Data items
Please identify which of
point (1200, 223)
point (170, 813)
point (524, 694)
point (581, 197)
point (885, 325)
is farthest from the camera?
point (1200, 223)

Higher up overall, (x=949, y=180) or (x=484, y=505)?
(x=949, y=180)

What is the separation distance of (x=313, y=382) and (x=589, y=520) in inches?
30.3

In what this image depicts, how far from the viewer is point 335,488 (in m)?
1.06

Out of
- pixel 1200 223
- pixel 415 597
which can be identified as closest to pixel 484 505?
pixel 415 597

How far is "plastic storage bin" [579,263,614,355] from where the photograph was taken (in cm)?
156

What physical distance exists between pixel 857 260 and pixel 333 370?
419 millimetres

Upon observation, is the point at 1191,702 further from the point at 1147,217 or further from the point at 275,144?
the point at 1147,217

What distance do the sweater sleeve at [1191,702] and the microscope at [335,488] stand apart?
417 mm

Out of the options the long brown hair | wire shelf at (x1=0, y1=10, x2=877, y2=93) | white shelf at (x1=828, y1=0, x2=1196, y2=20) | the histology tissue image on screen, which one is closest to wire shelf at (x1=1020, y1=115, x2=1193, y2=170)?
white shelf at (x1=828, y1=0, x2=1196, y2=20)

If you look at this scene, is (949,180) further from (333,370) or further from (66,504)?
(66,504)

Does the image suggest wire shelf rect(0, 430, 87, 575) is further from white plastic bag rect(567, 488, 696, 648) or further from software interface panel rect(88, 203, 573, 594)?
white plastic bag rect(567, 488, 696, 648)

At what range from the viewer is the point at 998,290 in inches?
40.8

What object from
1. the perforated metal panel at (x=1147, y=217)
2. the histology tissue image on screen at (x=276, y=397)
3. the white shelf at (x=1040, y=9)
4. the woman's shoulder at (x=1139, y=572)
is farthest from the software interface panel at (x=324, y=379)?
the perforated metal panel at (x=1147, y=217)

What you are asked to do.
Return every line of the material above as a JSON list of strings, with one string per line and no entries for blank lines.

Exercise answer.
[
  "Please identify which of",
  "point (1200, 223)",
  "point (170, 813)",
  "point (524, 694)",
  "point (581, 197)",
  "point (885, 325)",
  "is farthest from the camera?",
  "point (1200, 223)",
  "Higher up overall, (x=949, y=180) or (x=484, y=505)?",
  "(x=949, y=180)",
  "What is the separation distance of (x=313, y=382) and (x=589, y=520) in inches?",
  "30.3",
  "In what this image depicts, how far from the viewer is point 335,488 (in m)?",
  "1.06",
  "Out of",
  "- pixel 1200 223",
  "- pixel 415 597",
  "which can be identified as closest to pixel 484 505?",
  "pixel 415 597",
  "How far is \"plastic storage bin\" [579,263,614,355] from where the photograph was taken (in cm)?",
  "156",
  "What physical distance exists between pixel 857 260 and pixel 333 370?",
  "419 millimetres",
  "Upon observation, is the point at 1191,702 further from the point at 1147,217 or further from the point at 275,144?",
  "the point at 1147,217",
  "What distance do the sweater sleeve at [1191,702] and the microscope at [335,488] stand apart?",
  "417 mm",
  "Out of the options the long brown hair | wire shelf at (x1=0, y1=10, x2=877, y2=93) | white shelf at (x1=828, y1=0, x2=1196, y2=20) | the histology tissue image on screen, which one is closest to wire shelf at (x1=1020, y1=115, x2=1193, y2=170)?",
  "white shelf at (x1=828, y1=0, x2=1196, y2=20)",
  "If you look at this scene, is (949,180) further from (333,370) or further from (66,504)?",
  "(66,504)",
  "Does the image suggest wire shelf rect(0, 430, 87, 575) is further from white plastic bag rect(567, 488, 696, 648) or further from software interface panel rect(88, 203, 573, 594)?",
  "white plastic bag rect(567, 488, 696, 648)",
  "At what range from the viewer is the point at 998,290 in inches?",
  "40.8",
  "What object from",
  "1. the perforated metal panel at (x=1147, y=217)",
  "2. the histology tissue image on screen at (x=276, y=397)",
  "3. the white shelf at (x=1040, y=9)",
  "4. the woman's shoulder at (x=1139, y=572)",
  "is farthest from the software interface panel at (x=324, y=379)?",
  "the perforated metal panel at (x=1147, y=217)"
]